Memikirkan semua aktifitas di luar dengan posisi seorang kakak yang
sedang menduduki adik kandung dengan penisnya yang sedang menegang keras
membuatku makin tak tahan untuk menggoyang-goyangkan pinggulku hingga
menggesek-gesek belahan pantat kak Alya. Walau masih mengenakan rok, aku
bisa merasakan belahan itu seolah aku langsung menyentuhnya.
“K-kaaak...”
“Adeeek... kamu ngapain kakak deek?”
“A-aku lagi... lagiii...” jawabku terputus-putus menikmati semua perbuatan cabulku pada kakak kandungku sendiri.
“Adek lagi mau menodai kakak kandungnya lagi yaah? Kayak tadi malam?
Hihihi...” ucap kak Alya balik tanya dengan nada manja dan genit yang
sengaja mengundang hasrat kelakianku untuk terus menggesek pantat kak
Alya makin kuat.
“Uuugh... i-iya kaak.. abis kakak nakaal... kakak jahat sama aku..”

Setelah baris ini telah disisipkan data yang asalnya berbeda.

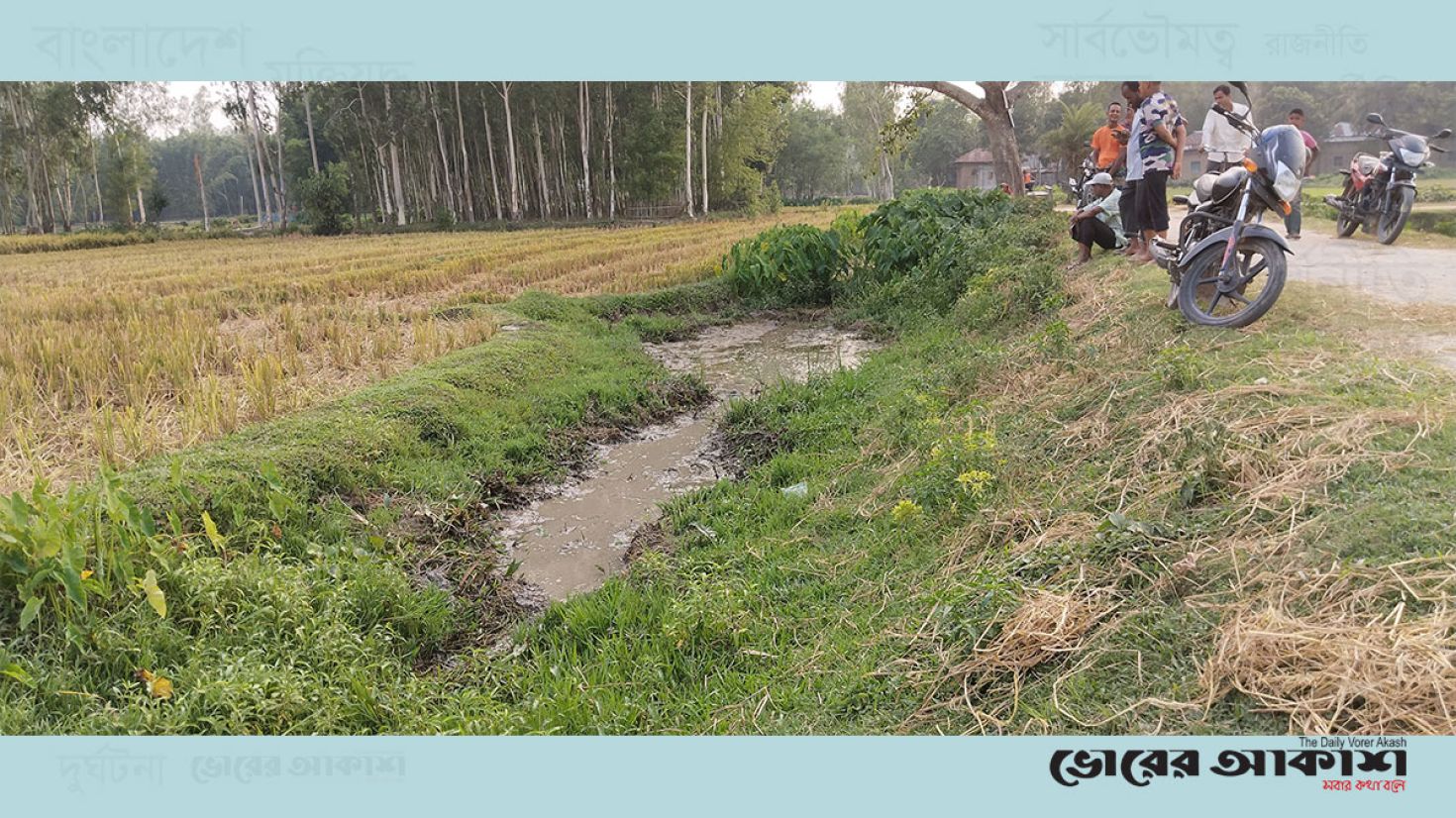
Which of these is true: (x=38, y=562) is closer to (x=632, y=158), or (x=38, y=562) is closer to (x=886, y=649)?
(x=886, y=649)

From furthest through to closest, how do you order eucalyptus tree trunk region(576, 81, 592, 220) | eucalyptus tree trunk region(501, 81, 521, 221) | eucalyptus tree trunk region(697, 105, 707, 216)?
eucalyptus tree trunk region(501, 81, 521, 221) < eucalyptus tree trunk region(697, 105, 707, 216) < eucalyptus tree trunk region(576, 81, 592, 220)

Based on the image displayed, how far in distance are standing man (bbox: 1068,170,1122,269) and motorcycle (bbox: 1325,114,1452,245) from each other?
1631mm

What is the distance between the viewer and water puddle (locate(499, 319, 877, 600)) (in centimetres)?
422

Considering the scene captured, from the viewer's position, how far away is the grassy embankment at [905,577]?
196cm

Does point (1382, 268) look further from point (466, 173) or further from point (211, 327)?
point (466, 173)

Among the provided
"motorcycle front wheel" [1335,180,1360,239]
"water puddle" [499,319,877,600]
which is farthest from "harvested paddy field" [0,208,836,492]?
"motorcycle front wheel" [1335,180,1360,239]

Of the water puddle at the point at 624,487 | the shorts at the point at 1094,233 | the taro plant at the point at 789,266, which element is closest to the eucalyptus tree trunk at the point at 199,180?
the taro plant at the point at 789,266

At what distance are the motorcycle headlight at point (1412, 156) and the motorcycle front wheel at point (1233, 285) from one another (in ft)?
4.33

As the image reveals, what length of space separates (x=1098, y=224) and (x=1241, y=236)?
3.58m

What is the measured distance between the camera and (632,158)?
54.2ft

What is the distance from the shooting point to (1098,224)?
7.15 meters

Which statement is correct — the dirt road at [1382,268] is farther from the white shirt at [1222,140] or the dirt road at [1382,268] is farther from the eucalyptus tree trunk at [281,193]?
the eucalyptus tree trunk at [281,193]

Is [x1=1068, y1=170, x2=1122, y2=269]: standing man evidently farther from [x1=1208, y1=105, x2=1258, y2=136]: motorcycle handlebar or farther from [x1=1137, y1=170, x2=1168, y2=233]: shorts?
[x1=1208, y1=105, x2=1258, y2=136]: motorcycle handlebar

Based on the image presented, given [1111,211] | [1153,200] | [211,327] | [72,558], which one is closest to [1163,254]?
[1153,200]
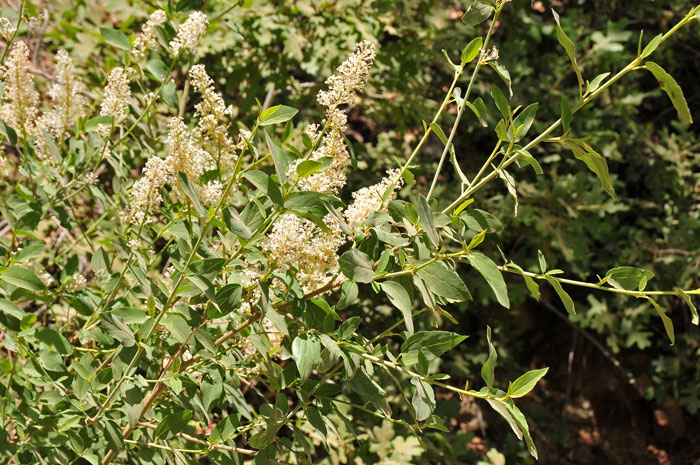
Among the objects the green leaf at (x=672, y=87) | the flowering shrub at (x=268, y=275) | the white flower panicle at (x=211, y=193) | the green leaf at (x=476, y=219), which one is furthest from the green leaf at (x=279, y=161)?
the green leaf at (x=672, y=87)

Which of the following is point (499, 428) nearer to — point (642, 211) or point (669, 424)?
point (669, 424)

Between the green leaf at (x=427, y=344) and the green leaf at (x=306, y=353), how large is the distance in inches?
4.1

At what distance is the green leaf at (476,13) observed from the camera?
76cm

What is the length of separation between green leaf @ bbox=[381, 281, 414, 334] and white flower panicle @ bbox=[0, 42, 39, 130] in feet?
2.20

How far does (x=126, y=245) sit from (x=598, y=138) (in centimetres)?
207

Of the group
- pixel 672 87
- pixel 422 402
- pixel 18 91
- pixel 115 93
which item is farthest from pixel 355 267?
pixel 18 91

“Adeeek... kok kakak dibilang gitu siih?”
“Kak Alya mau-mauan aja dientot sama orang-orang gak jelas seperti mereka-mereka yang pernah gangguin kakak..”

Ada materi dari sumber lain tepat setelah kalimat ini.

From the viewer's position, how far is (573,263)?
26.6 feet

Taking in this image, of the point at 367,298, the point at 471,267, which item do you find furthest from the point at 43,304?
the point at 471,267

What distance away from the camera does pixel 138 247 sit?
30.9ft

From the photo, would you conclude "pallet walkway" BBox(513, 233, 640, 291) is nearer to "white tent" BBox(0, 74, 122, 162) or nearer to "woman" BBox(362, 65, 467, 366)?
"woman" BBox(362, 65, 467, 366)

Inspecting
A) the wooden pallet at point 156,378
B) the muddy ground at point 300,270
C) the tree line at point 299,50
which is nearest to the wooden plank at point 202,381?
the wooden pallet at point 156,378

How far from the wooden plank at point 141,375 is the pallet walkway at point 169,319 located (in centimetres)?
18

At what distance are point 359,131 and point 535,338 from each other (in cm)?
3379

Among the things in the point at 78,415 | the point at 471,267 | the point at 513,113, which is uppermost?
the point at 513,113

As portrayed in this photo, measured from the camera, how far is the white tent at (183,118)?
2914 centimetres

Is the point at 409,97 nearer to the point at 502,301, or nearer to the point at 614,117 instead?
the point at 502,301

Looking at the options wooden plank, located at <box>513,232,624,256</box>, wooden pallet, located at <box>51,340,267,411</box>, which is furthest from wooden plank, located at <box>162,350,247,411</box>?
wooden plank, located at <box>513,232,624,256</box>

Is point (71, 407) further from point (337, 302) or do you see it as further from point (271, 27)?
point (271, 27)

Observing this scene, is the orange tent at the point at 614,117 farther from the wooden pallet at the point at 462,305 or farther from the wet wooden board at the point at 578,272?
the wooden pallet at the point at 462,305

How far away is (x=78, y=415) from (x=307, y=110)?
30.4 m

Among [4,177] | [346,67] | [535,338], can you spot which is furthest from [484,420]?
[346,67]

“Lagian kamunya juga sih dek... pake punya fantasi yang aneh-aneh tentang kakak sendiri”
“Iya sih kak. Tapi kan... aku gak rela kaak.. Aku gak suka kakak digituin sama mereka..”

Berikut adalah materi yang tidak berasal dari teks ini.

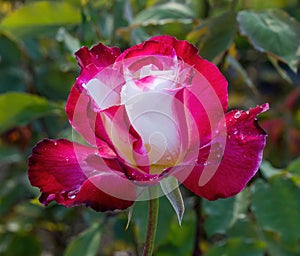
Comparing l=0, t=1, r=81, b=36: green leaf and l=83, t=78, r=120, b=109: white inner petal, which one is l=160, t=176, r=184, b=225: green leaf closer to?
l=83, t=78, r=120, b=109: white inner petal

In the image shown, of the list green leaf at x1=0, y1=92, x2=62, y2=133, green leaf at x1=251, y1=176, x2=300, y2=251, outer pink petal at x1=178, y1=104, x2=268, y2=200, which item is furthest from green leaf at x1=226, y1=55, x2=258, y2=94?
outer pink petal at x1=178, y1=104, x2=268, y2=200

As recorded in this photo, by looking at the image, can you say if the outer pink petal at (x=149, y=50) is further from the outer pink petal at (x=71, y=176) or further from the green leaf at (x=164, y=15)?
the green leaf at (x=164, y=15)

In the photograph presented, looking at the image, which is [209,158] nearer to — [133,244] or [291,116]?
[133,244]

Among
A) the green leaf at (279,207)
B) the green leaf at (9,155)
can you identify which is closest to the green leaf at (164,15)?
the green leaf at (279,207)

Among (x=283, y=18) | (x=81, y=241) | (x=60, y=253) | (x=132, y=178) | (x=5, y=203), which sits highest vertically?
(x=132, y=178)

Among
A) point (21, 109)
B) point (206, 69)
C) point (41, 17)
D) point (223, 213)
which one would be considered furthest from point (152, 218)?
point (41, 17)

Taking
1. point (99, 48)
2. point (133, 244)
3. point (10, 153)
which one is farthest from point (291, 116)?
point (99, 48)
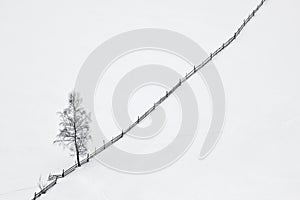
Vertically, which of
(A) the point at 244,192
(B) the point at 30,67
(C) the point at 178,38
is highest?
(C) the point at 178,38

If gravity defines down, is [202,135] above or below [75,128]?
below

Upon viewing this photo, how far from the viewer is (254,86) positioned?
34750 millimetres

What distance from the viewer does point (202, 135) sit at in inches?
1125

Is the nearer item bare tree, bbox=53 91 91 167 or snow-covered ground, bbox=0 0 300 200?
snow-covered ground, bbox=0 0 300 200

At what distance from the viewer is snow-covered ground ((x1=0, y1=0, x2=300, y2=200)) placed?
23.2 m

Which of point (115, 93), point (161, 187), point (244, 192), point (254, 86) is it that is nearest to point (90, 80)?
point (115, 93)

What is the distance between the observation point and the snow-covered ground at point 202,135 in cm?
2316

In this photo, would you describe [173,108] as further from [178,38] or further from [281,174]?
[178,38]

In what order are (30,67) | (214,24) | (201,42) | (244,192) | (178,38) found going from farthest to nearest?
(214,24) → (178,38) → (201,42) → (30,67) → (244,192)

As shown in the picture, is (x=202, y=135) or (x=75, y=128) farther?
(x=202, y=135)

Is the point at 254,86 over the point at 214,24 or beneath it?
beneath

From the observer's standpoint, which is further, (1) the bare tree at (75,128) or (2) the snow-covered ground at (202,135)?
(1) the bare tree at (75,128)

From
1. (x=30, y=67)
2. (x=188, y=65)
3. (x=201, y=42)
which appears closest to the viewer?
(x=188, y=65)

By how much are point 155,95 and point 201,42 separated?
27832mm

“Ya udah, kalo emang itu mau adek... kakak gak ngelakuin lagi deh..”
“Hah?! Beneran kak?” seruku girang mendengar ucapan kakak yang masih di atas pangkuanku itu.
“Ummm iya ngga yaah? Tapi kamu gak boleh mesumin kakak lagi yah, hihihi...”
“Yaaah, kak Alyaaa! Jahat aaah!”
“Hihihi... adeeek! Udah ahh... kamu kan janjinya mau les kaan?”
“Gak mau kak, mau di sini aja..”
“Adeeek...” kak Alya sambil melepaskan pelukanku lalu menghadapku dan
mengecup keningku dengan cukup lama dan lembut sekali, “... kakak gak
bakal kemana-mana kok... yah?”
Melihat senyum kakak yang hangat membuatku langsung padam rasa kesal dan
sebalku padanya. Seperti terbawa suasana aku lalu memberanikan diri
memajukan wajahku untuk mengecup bibirnya yang ternyata kak Alyapun
menyambutku. Kamipun berciuman mesra di teras dengan suasana cukup ramai
siang itu.
“Kak Alyaaa... hehe..”
“Cabul kamu... kakak sendiri dicium, hihihi... sana berangkat les...”
“Iya kak Alyaku yang baik dan cantik... pokoknya jemput aku yah, aku gak bawa motor loh kak... hehe”
“Iyaa.. nanti belajar yang rajin yah dek...”
“Iya deh kak..”
“Nah gitu donk, jangan bayangin kak Alya yang engga-engga sama penjual somay depan gedung bimbel kamu yah.. hhihi...”
“Aahh! Tuh kan kakaak!”
“Iya iya adeek... kakak becanda kok!”
***
Hari sudah sore banget. Setelah mengikuti les bimbel yang cukup
membosankan itu aku membeli minuman soft drink di luar bangunan bimbel.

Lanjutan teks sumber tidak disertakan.